Misunderstood Psychology: Open Letter to Weekend Coaches

Misunderstood Psychology: Open Letter to Weekend Coaches

Psychology is a university career precisely because it is a very complex field of study. In this science there is nothing that is evident in itself, although judging how our lives have gone we may believe the opposite, that being happy and enjoying physical and mental well-being consists of following guidelines that are “common sense”.

That is why weekend coaches who base their training on workshops of a few months are so harmful . They are not so harmful because they use an English name instead of “psychologist” to get a better start in the job market, but because their practices are based on a lot of assumptions that are false.

Psychology is complex

Over the last few decades, the different tools available to psychotherapy have been improving and growing in number. What were initially considered as ways of addressing mental disorders today also include types of intervention in the general well-being of individuals. Psychologists can help improve social skills, learn effective forms of leadership, manage anxiety in stressful times, etc.

This kind of progress exists because all kinds of theories, hypotheses and complex research have been formulated about how we think, feel and act as human beings. In this way, deep-rooted and seemingly self-evident beliefs have been challenged, such as that we make purchasing decisions based on a rational cost-benefit logic. Reality is much more complicated than what common sense dictates .

Recently, however, there is a growing tendency to want to learn psychology and “ways to help others” simply through weekend courses or workshops that last a few months. These weekend coaches send out a very harmful message: that human psychology can be summed up as “doing what you really want” and getting closer to your goals by basically wanting it very badly and trying hard.

Blind faith in the will

If this conception of the human mind causes problems it is because it takes for granted a number of ideas that are not true. For example, that the solution to problems related to psychology is to stop making excuses and go for what you really want.

That is, it is assumed that many people’s discomfort is produced by the presence of self-imposed inhibitions and barriers . It is as if we all naturally tend towards happiness and the absence of it has been produced because we have strayed from the right path.

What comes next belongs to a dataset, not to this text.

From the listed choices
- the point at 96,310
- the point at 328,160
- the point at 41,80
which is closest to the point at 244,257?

These kinds of approaches to psychological problems (whether they are disorders or not) basically put all the responsibility on the individual. They point out to him that he should try harder, that he should be happier, trust others more, and in general learn to focus on the good things in life for himself.

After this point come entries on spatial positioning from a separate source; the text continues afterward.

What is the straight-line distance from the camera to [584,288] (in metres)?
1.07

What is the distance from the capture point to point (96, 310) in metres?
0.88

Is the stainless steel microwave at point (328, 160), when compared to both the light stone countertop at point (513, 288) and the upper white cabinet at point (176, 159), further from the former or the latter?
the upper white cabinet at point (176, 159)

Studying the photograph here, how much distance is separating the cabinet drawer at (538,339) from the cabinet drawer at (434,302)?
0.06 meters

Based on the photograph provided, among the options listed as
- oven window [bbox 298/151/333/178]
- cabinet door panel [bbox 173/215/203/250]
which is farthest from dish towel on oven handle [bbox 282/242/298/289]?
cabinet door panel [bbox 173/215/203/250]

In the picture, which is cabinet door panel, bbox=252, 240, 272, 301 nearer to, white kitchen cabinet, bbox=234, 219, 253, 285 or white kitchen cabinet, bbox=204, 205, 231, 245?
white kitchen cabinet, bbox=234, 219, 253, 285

These kinds of proposals not only serve to make invisible the problems that are part of the environment in which the person lives; moreover, they are totally useless for a very simple reason: they do not provide any tool with which to move forward, they simply point out that the person has a problem that has not been solved. A description of what is happening is not an explanation of how to change that, and in order to know how to facilitate change, appropriate training is needed.

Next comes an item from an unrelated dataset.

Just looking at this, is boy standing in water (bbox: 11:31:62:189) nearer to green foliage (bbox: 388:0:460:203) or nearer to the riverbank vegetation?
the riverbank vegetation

Coaching based on ambiguity

So, where a person with depressive symptoms, a weekend coach will try to help them by pointing out the importance of seeing the good in the bad , thinking about what they really want to do, etc. As if these kinds of processes are simple and you learn to do them on your own simply because you have privileged information about what is going on in your consciousness.

This idea that it is the client himself who knows most about himself and that the specialist should simply “encourage” the individual to reconcile himself with his own potential spontaneously is based on totally ambiguous and useless concepts.

As the weekend coach has not had time to learn the theory necessary to create a precise and adequate vocabulary about his work or to question the epistemological bases of his proposals, he will understand his work as a kind of art in which, without dominating too much, an emotional sensitivity must be developed (that is, not intellectual and that does not involve thinking about precise concepts) in order to connect with the mind of the other.

That’s why the weekend coach uses all kinds of terms that he doesn’t even know how to define without resorting to more totally ambiguous and confusing concepts: “to search inside oneself”, “to trust in one’s emotions”, “to heal one’s self” , etc. It is a way of working that does not even allow us to check if the sessions have served any purpose; how can we know if someone has managed to connect with their “inner self”?

Weekend coaches? Better with studies

Psychology is not an art, nor is it based on training to connect emotionally with others. These are characteristics that anyone could claim for themselves, including shamans or people who offer pseudo-scientific solutions such as family constellations.

Psychology is what it is because it is concerned with creating theories, hypotheses and theoretical models that can neither be learned in a single day nor use ambiguous language that means something different for each person. Practice is essential in this discipline, but theory is also essential.